Provide a single trait surface that unifies the substrate’s two inference paths today (embeddings::Embedder for vector embedding, llm::OllamaClient for chat / auto-tag / detect-contradiction) AND provides a forward-compatible hook for the v0.8 GPU / MTP distilled hot-path backend (issues #651 / #654 / Gap #10 of #846).

§Surface

pub trait InferenceBackend: Send + Sync {
    fn embed(&self, text: &str) -> anyhow::Result<Vec<f32>>;
    fn chat(&self, prompt: &str) -> anyhow::Result<String>;
    fn attested_weights(&self) -> Option<AttestedWeights>;
}

§Backends shipped at v0.7.0

  • CpuBackend — wraps the existing CPU pipeline (embeddings::Embedder + llm::OllamaClient).
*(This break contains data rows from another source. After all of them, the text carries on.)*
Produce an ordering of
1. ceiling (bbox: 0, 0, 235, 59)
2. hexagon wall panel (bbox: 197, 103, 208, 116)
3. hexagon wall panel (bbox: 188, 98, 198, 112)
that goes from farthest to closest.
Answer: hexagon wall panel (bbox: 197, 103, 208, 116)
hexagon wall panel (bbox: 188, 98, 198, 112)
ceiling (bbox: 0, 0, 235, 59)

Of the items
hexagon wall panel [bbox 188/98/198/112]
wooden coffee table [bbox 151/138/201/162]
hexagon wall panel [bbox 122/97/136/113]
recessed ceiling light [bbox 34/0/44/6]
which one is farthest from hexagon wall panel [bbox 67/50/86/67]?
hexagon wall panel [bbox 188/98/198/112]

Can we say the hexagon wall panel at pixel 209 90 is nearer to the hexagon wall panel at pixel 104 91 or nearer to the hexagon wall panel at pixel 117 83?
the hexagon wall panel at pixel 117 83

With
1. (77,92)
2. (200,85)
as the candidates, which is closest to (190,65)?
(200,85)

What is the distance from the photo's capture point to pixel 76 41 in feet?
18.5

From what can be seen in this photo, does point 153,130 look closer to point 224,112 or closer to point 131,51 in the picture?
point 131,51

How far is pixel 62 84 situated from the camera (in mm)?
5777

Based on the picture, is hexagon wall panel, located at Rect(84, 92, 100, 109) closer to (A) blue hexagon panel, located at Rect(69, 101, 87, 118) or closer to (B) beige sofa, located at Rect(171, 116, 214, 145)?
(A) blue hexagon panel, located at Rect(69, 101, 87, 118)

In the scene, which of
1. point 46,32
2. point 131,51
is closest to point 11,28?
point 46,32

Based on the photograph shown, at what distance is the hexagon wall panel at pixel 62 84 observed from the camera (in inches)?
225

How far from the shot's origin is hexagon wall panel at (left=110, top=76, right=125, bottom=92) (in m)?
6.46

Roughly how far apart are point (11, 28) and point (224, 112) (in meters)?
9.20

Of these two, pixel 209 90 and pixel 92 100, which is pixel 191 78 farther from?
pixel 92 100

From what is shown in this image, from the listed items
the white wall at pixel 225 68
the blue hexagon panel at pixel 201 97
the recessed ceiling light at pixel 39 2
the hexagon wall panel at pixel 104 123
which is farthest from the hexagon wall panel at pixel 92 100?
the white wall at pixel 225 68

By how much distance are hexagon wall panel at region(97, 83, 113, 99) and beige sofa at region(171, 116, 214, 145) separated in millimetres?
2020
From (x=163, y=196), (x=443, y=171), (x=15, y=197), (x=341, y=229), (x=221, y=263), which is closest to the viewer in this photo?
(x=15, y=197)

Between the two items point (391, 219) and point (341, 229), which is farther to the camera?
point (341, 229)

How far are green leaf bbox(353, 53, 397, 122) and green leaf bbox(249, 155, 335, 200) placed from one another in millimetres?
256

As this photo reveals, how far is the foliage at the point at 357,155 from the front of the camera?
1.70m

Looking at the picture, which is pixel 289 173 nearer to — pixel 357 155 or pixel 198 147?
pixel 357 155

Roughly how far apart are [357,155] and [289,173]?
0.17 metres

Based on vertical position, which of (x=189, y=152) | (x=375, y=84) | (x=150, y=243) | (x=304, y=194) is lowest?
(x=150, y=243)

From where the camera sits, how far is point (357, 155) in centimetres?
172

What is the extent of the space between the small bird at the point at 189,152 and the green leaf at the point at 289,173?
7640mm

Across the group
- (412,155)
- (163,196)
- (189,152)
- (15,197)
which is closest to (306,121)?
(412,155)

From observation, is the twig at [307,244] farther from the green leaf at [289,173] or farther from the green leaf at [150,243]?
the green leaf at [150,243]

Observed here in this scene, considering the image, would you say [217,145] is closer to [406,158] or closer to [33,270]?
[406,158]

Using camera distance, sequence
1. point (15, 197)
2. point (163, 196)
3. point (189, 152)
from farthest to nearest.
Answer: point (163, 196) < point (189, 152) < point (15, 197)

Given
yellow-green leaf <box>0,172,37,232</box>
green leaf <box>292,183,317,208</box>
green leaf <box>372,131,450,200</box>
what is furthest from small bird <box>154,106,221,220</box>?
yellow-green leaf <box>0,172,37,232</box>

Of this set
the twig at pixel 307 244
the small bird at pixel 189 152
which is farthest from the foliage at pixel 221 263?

This is what v0.7.0 actually uses on the recall hot-path.
  • GpuBackend — stub returning not implemented. Lands as a trait-conformant placeholder so the v0.8 work (issue #651 Phase 1 — mistralrs or candle in-process GPU backend) can drop in without any caller-side refactor.

§Attested weights (issue #654)

attested_weights() returns the loaded model’s SHA-256 + an optional Ed25519 signature over the weight bytes. The CPU backend implements MVP supply-chain attestation by hashing the on-disk model file at load time; the GPU backend stub returns None. Documentation for the full v0.8 attested weight chain lives at docs/v0.7.0/inference-attestation.md.

§Regression test

cpu_backend_round_trips_embed (in this module) and gpu_backend_returns_not_implemented pin the contract.

Structs§

AttestedWeights
Attested model-weight provenance returned by InferenceBackend::attested_weights. MVP supply-chain attestation per issue #654 — SHA-256 of the on-disk weight file, plus an optional Ed25519 signature attested by the operator key.
CpuBackend
CPU backend — wraps the existing v0.7.0 inference path (embeddings::Embedder + llm::OllamaClient). This is a thin adapter; the underlying types are unchanged.
GpuBackend
GPU backend stub — issue #651 Phase 1 placeholder. Returns not implemented from every call. Lands as a trait-conformant type so the v0.8 GPU/MTP backend (mistralrs or candle in-process) can drop in without a single caller-side refactor.

Traits§

InferenceBackend
The unified inference surface. v0.8 callers will hold an Arc<dyn InferenceBackend> instead of separate embedder + llm handles. At v0.7.0 the recall hot-path still uses the legacy types directly (no callsite churn during the v0.7.0 ship window); the trait is the seam through which the v0.8 GPU/MTP backend will be threaded.

Functions§

compute_attested_weights
Compute the SHA-256 of a model-weight file on disk and assemble an AttestedWeights record. Issue #654 MVP supply-chain attestation.
verify_attested_weights
Verify an in-flight AttestedWeights record against the file at path. Issue #654 MVP gate — call before binding the backend if the operator has pinned a known-good hash.
verify_attested_weights_with_key
Key-injecting core of verify_attested_weights. Production callers use the wrapper (which resolves the operator key from disk/env); tests pass an explicit operator_pubkey so the signature gate can be exercised hermetically without touching the operator key directory.